Time and again, Atkinson pauses over the career of some luminary’s misty legacy to ponder their good nature and liberal social beliefs, as if those alone lend the right luster to their corpus. He occasionally allows that a writer of uncommon left-wing zeal may have missed the mark by being too polemical; mostly he blames the Broadway audiences for favoring shows for their enjoyability quotient.
This despite evidence showing Broadway could welcome the works he prefers. Take Eugene O’Neill, a playwright Atkinson championed during his heyday reviewing shows for The New York Times. O’Neill’s Strange Interlude tested audiences with its five-hour running time, not including dinner break. Yet it ran on Broadway for 17 months.
For Atkinson, an emphasis on the inauthenticity of most Broadway success stories negatively colors his narrative: “Although American playwrights may have been intelligent and attractive people, they wrote mechanical devices that could be exploited by actors whose personalities and styles were familiar to the public.”
As far as the musicals were concerned, they were often duller in construction. “Nothing was unique in the American musical theater until Jerome Kern started to write his famous Princess Theater musicals in 1915,” he scoffs. All earlier musicals ever did in his view was serve as launching pads for songs while chorus girls pranced across the stage.
One senses a story Atkinson is ignoring, or Broadway would never have become so important to our arts and culture. Occasionally his starchy front slips to reveal more did matter to him. Vaudeville, for example, earns some surprising favor; it was variety-show theater, sure, but Atkinson recounts its ability to launch famous comics and other luminaries by serving as a harsh but constructive testing ground.
Other comics got their starts on Broadway musical revues, which Atkinson reviled. In 1924 what Atkinson calls “an awful musical comedy” called I’ll Say She Is introduced the Marx Brothers:
Inside the boxlike structure of Broadway stages, the buffoonery of the Marx Brothers was explosive. The standard musical show gave them a perfect setting. It was the right atmosphere for fantasy, and on Broadway they were fantastic.
At least when it came to the Marx Brothers, fantasy was enough. In most parts of Broadway, Atkinson can’t seem to get behind that concept.
His tired dogmatism even spoils appreciation for popular entertainments he liked. Carousel, the 1945 musical by Richard Rodgers and Oscar Hammerstein II, is highlighted for ushering in an era of psychodrama with winning tunes. Other times, a great play does its best work by putting down the dross offered in neighboring theaters:
When Broadway was at its best, the awful plays were still in the majority. But they seemed more ridiculous in comparison with the best. After Desire Under the Elms, it was impossible to sit through three acts of Abie’s Irish Rose or keep from groaning at Love’s Call.

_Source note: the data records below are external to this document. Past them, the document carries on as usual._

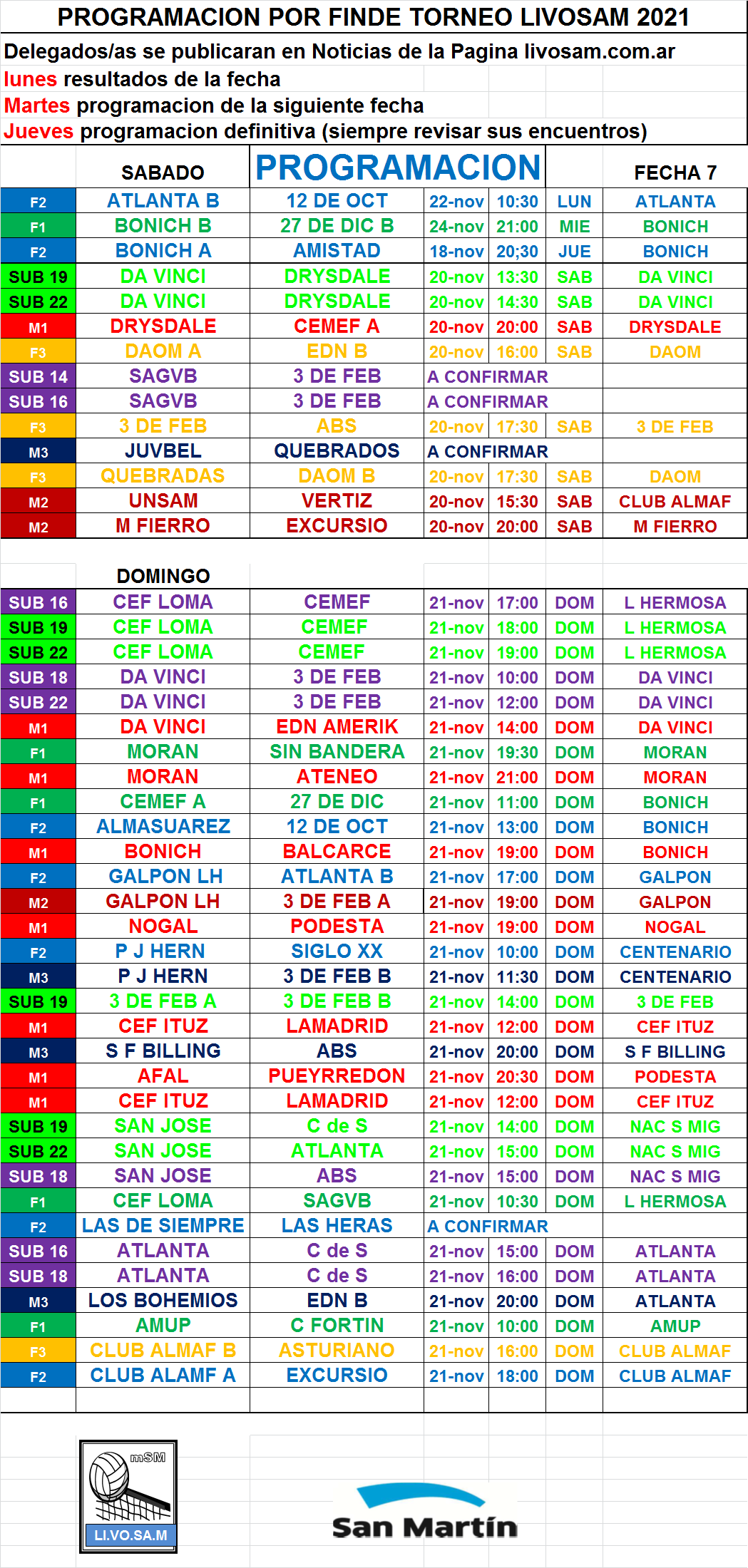 PROGRAMACION POR FINDE TORNEO LIVOSAM 2021

Delegados/as se publicaran en Noticias de la Pagina livosam.com.ar

lunes resultados de la fecha

Martes programacion de la siguiente fecha

Jueves programacion definitiva (siempre revisar sus encuentros)

| | SABADO | PROGRAMACION | | | | FECHA 7 |
|---|---|---|---|---|---|---|
| F2 | ATLANTA B | 12 DE OCT | 22-nov | 10:30 | LUN | ATLANTA |
| F1 | BONICH B | 27 DE DIC B | 24-nov | 21:00 | MIE | BONICH |
| F2 | BONICH A | AMISTAD | 18-nov | 20;30 | JUE | BONICH |
| SUB 19 | DA VINCI | DRYSDALE | 20-nov | 13:30 | SAB | DA VINCI |
| SUB 22 | DA VINCI | DRYSDALE | 20-nov | 14:30 | SAB | DA VINCI |
| M1 | DRYSDALE | CEMEF A | 20-nov | 20:00 | SAB | DRYSDALE |
| F3 | DAOM A | EDN B | 20-nov | 16:00 | SAB | DAOM |
| SUB 14 | SAGVB | 3 DE FEB | A CONFIRMAR | | | |
| SUB 16 | SAGVB | 3 DE FEB | A CONFIRMAR | | | |
| F3 | 3 DE FEB | ABS | 20-nov | 17:30 | SAB | 3 DE FEB |
| M3 | JUVBEL | QUEBRADOS | A CONFIRMAR | | | |
| F3 | QUEBRADAS | DAOM B | 20-nov | 17:30 | SAB | DAOM |
| M2 | UNSAM | VERTIZ | 20-nov | 15:30 | SAB | CLUB ALMAF |
| M2 | M FIERRO | EXCURSIO | 20-nov | 20:00 | SAB | M FIERRO |

| | DOMINGO | | | | | |
|---|---|---|---|---|---|---|
| SUB 16 | CEF LOMA | CEMEF | 21-nov | 17:00 | DOM | L HERMOSA |
| SUB 19 | CEF LOMA | CEMEF | 21-nov | 18:00 | DOM | L HERMOSA |
| SUB 22 | CEF LOMA | CEMEF | 21-nov | 19:00 | DOM | L HERMOSA |
| SUB 18 | DA VINCI | 3 DE FEB | 21-nov | 10:00 | DOM | DA VINCI |
| SUB 22 | DA VINCI | 3 DE FEB | 21-nov | 12:00 | DOM | DA VINCI |
| M1 | DA VINCI | EDN AMERIK | 21-nov | 14:00 | DOM | DA VINCI |
| F1 | MORAN | SIN BANDERA | 21-nov | 19:30 | DOM | MORAN |
| M1 | MORAN | ATENEO | 21-nov | 21:00 | DOM | MORAN |
| F1 | CEMEF A | 27 DE DIC | 21-nov | 11:00 | DOM | BONICH |
| F2 | ALMASUAREZ | 12 DE OCT | 21-nov | 13:00 | DOM | BONICH |
| M1 | BONICH | BALCARCE | 21-nov | 19:00 | DOM | BONICH |
| F2 | GALPON LH | ATLANTA B | 21-nov | 17:00 | DOM | GALPON |
| M2 | GALPON LH | 3 DE FEB A | 21-nov | 19:00 | DOM | GALPON |
| M1 | NOGAL | PODESTA | 21-nov | 19:00 | DOM | NOGAL |
| F2 | P J HERN | SIGLO XX | 21-nov | 10:00 | DOM | CENTENARIO |
| M3 | P J HERN | 3 DE FEB B | 21-nov | 11:30 | DOM | CENTENARIO |
| SUB 19 | 3 DE FEB A | 3 DE FEB B | 21-nov | 14:00 | DOM | 3 DE FEB |
| M1 | CEF ITUZ | LAMADRID | 21-nov | 12:00 | DOM | CEF ITUZ |
| M3 | S F BILLING | ABS | 21-nov | 20:00 | DOM | S F BILLING |
| M1 | AFAL | PUEYRREDON | 21-nov | 20:30 | DOM | PODESTA |
| M1 | CEF ITUZ | LAMADRID | 21-nov | 12:00 | DOM | CEF ITUZ |
| SUB 19 | SAN JOSE | C de S | 21-nov | 14:00 | DOM | NAC S MIG |
| SUB 22 | SAN JOSE | ATLANTA | 21-nov | 15:00 | DOM | NAC S MIG |
| SUB 18 | SAN JOSE | ABS | 21-nov | 15:00 | DOM | NAC S MIG |
| F1 | CEF LOMA | SAGVB | 21-nov | 10:30 | DOM | L HERMOSA |
| F2 | LAS DE SIEMPRE | LAS HERAS | A CONFIRMAR | | | |
| SUB 16 | ATLANTA | C de S | 21-nov | 15:00 | DOM | ATLANTA |
| SUB 18 | ATLANTA | C de S | 21-nov | 16:00 | DOM | ATLANTA |
| M3 | LOS BOHEMIOS | EDN B | 21-nov | 20:00 | DOM | ATLANTA |
| F1 | AMUP | C FORTIN | 21-nov | 10:00 | DOM | AMUP |
| F3 | CLUB ALMAF B | ASTURIANO | 21-nov | 16:00 | DOM | CLUB ALMAF |
| F2 | CLUB ALAMF A | EXCURSIO | 21-nov | 18:00 | DOM | CLUB ALMAF |

mSM
LI.VO.SA.M

San Martín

Atkinson’s cattiness can make for some entertaining moments, but it also drags down a 450-page reading experience with his overt snobbery. That he touts a lot of forgotten playwrights and actors can not be helped – this was published over 50 years ago – but his plush praises read more hollowly now, from a distance.
At the time Broadway was published, Broadway itself was in rough shape. In the 1969-1970 season, Atkinson notes, there were only 11 productions and two hits underway. Nearly half of Broadway theaters had gone dark. He suggests it is only a matter of time before real estate values put paid to anything theatrical on the Great White Way.
One wonders how, then, it survived as long as it did. Or how it survives to this day. Atkinson sure loved the theater, but with all his brainpower he didn’t seem to have had a clue why Broadway ever mattered.